Mergers Provide Instant Gratification

Instant Gratification Through Mergers

Small credit union managers can be forgiven for feeling a little stressed. They regularly face one of the most challenging jobs in the financial industry: trying to operate a small, community credit union in the same field as well established credit unions as well as national chain banks and savings institutions. And with Internet banking well-established as additional competition, it’s a bit amazing that there are as many small credit unions still in play and operating as there are today. Signs of operational struggle often include:

  • Membership stagnation – if a credit union is struggling to keep membership growing, that’s a red flag that its market position needs to change going forward or risk market loss in the future.
  • Financial size limitations – economies of scale have become a key ingredient to success for credit unions.  The scale enables the ability to reinvest in growth initiatives, and provide superior returns to members.
  • Limited loan growth – lending is clearly where a credit union makes its revenue, yet the majority of smaller credit unions struggle to maintain strong loan-to-share ratios.

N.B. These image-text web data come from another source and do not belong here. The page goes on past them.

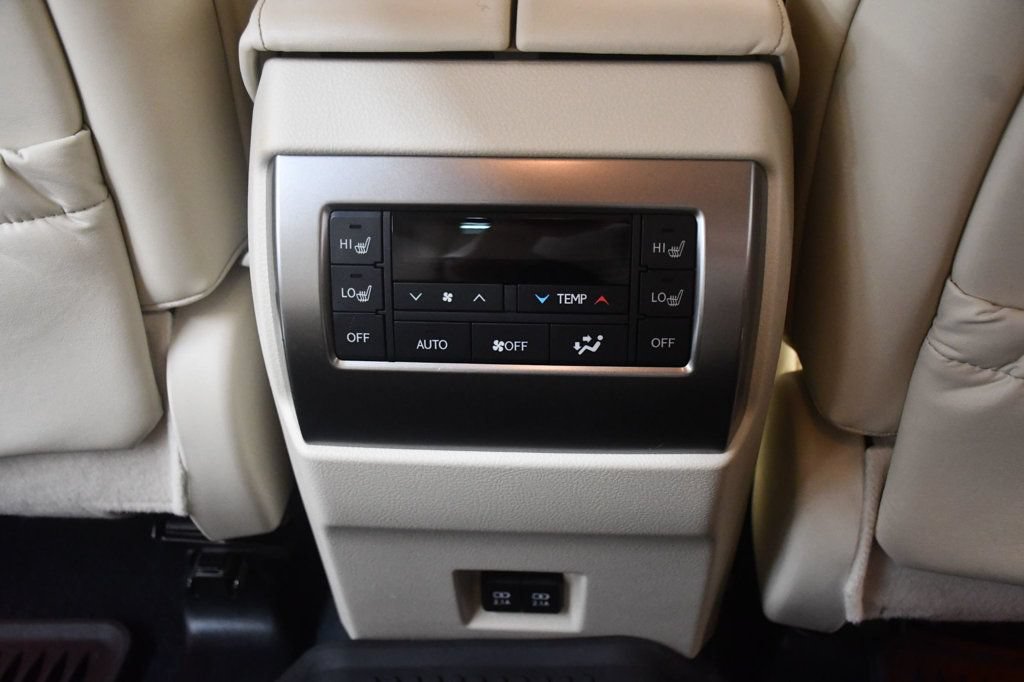 Used 2023 Lexus GX 460 Premium AWD/4WD image 62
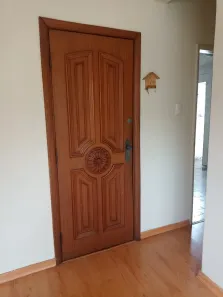 Apartamento com 2 Quartos para alugar, 60m² no Catumbi, Rio de Janeiro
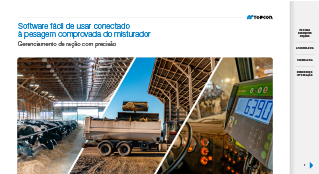 Topcon Feed Management eBook (Brazilian) - Rev A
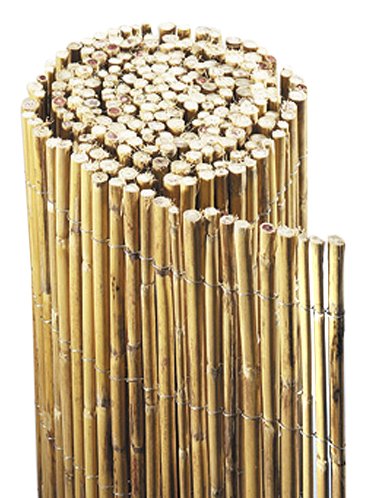 Videx 13631 Bambusmatte Macao mit Draht 90 x 300 cm Preisvergleich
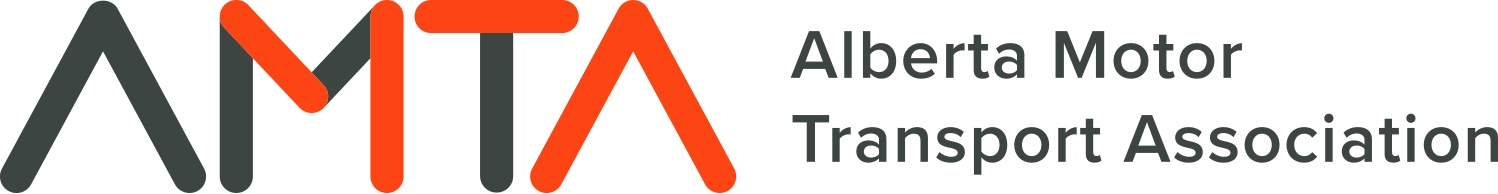 AMTA color logo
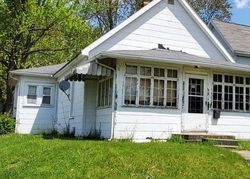 Foreclosure in  W EUCLID AVE Marion, IN 46952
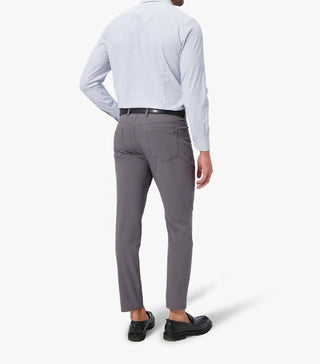 Mizzen + Main - Camisa social Leeward - Corte justo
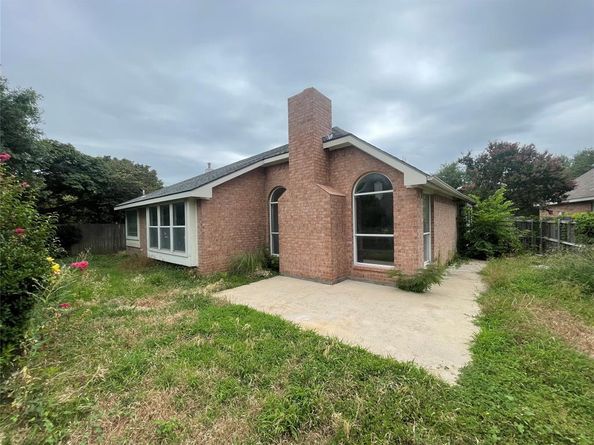 8013  Belladonna Drive , Fort Worth Texas 76123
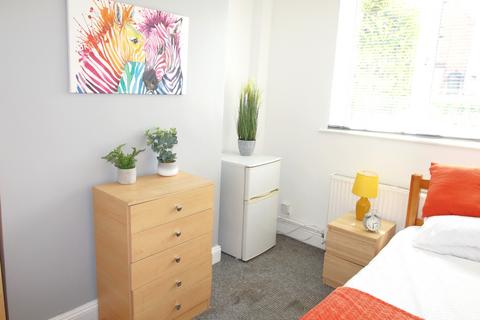 undefined, 6 Albert Terrace, Lincoln, Lincolnshire, LN5 8DG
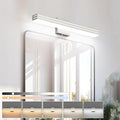 Ralbay 24inch Brushed Nickel Vanity Light by RalbayLighting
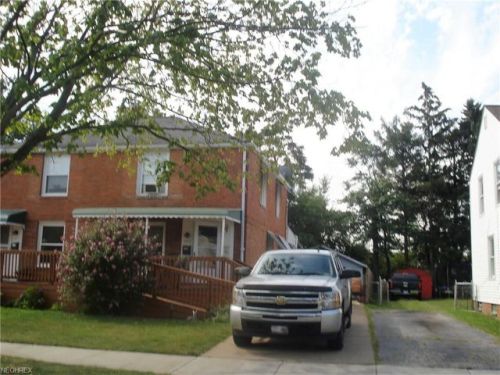 14139 Tuckahoe Ave, Cleveland, OH 44111-2323
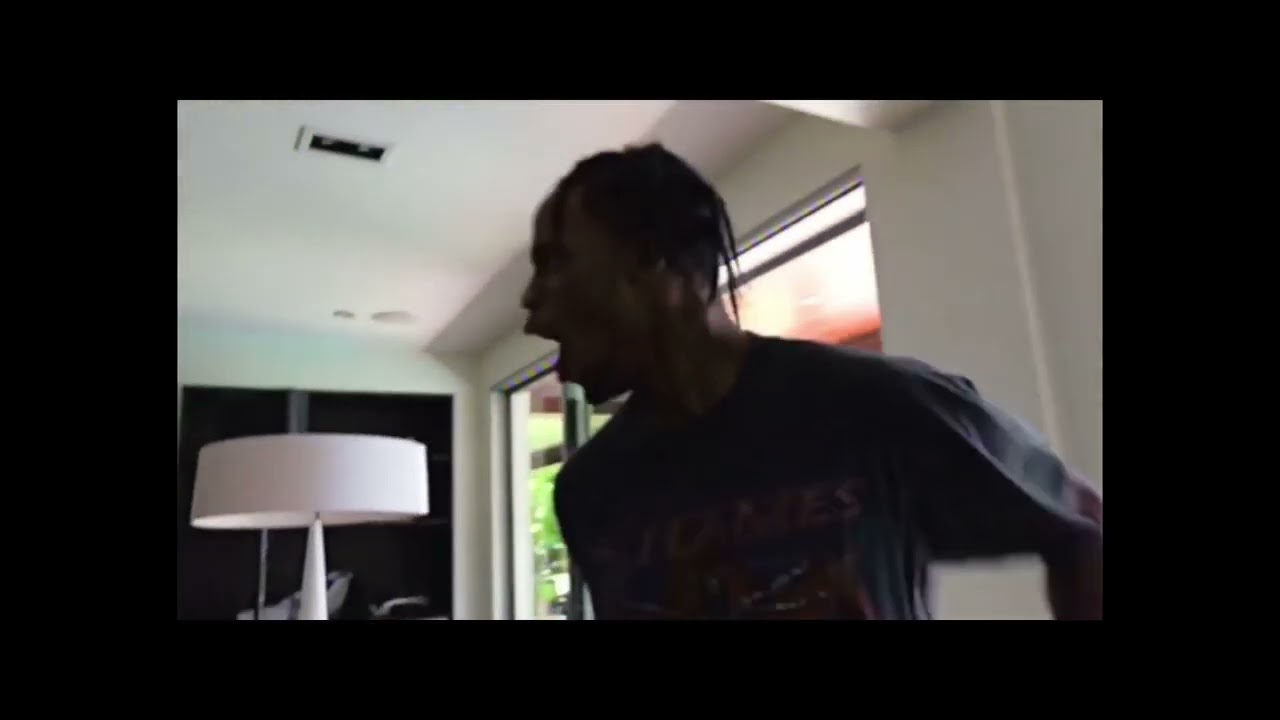[FREE] TRAVIS SCOTT TYPE BEAT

See Video: Is Now the Right Time for a Merger?

With today’s financial competition coming from multiple fronts and different economic capabilities, it’s well worth the time for the leadership of small credit unions to think and consider out of the box solutions for moving forward the next five or ten years. And a merger with another credit union can leverage greater capability in that regard very quickly. Some of the ways possible include:

  • Account growth – With a merger, both credit unions benefit from the combined membership.  The greater resources enable the credit unions to generate higher balances and greater account penetration.
  • Increased labor expertise – As a larger entity, a merged credit union can attract better talent with greater career opportunities and benefits. That in turn increase the credit union’s talent pool for improved operations.
  • Increased organizational investment – A larger operation can pull together the resources to acquire and install better technology in the credit union and apply scales of economies for improved pricing and lower operational margins.
  • Additional branches and market reach – A small credit union is often limited by its physical footprint. With a merger a credit union can leap forward with additional branches and greater regional presence than it had before or would have been possible alone in the next five years.
  • Increased market awareness – A larger credit union gets noticed better in a wider market. And that eventually leads to more accounts being opened, larger partnerships with companies and organizations to offer financial services, and faster membership growth.

The possibility of a credit union merger should not be automatically looked at as a negative alternative. Clearly, there are some significant benefits that allow a small credit union to mature to the next level of its business growth, more specifically at an exponential rate of development. And that’s the kind of market development a credit union needs to stay viable and strong in today’s financial market. The ValleyTrust Case Study provides a great example of a credit union benefiting from a merger.  Mergers are not always the best approach, but they should be seriously considered as one of a number of tools small credit unions can use to take their enterprise to its next stage.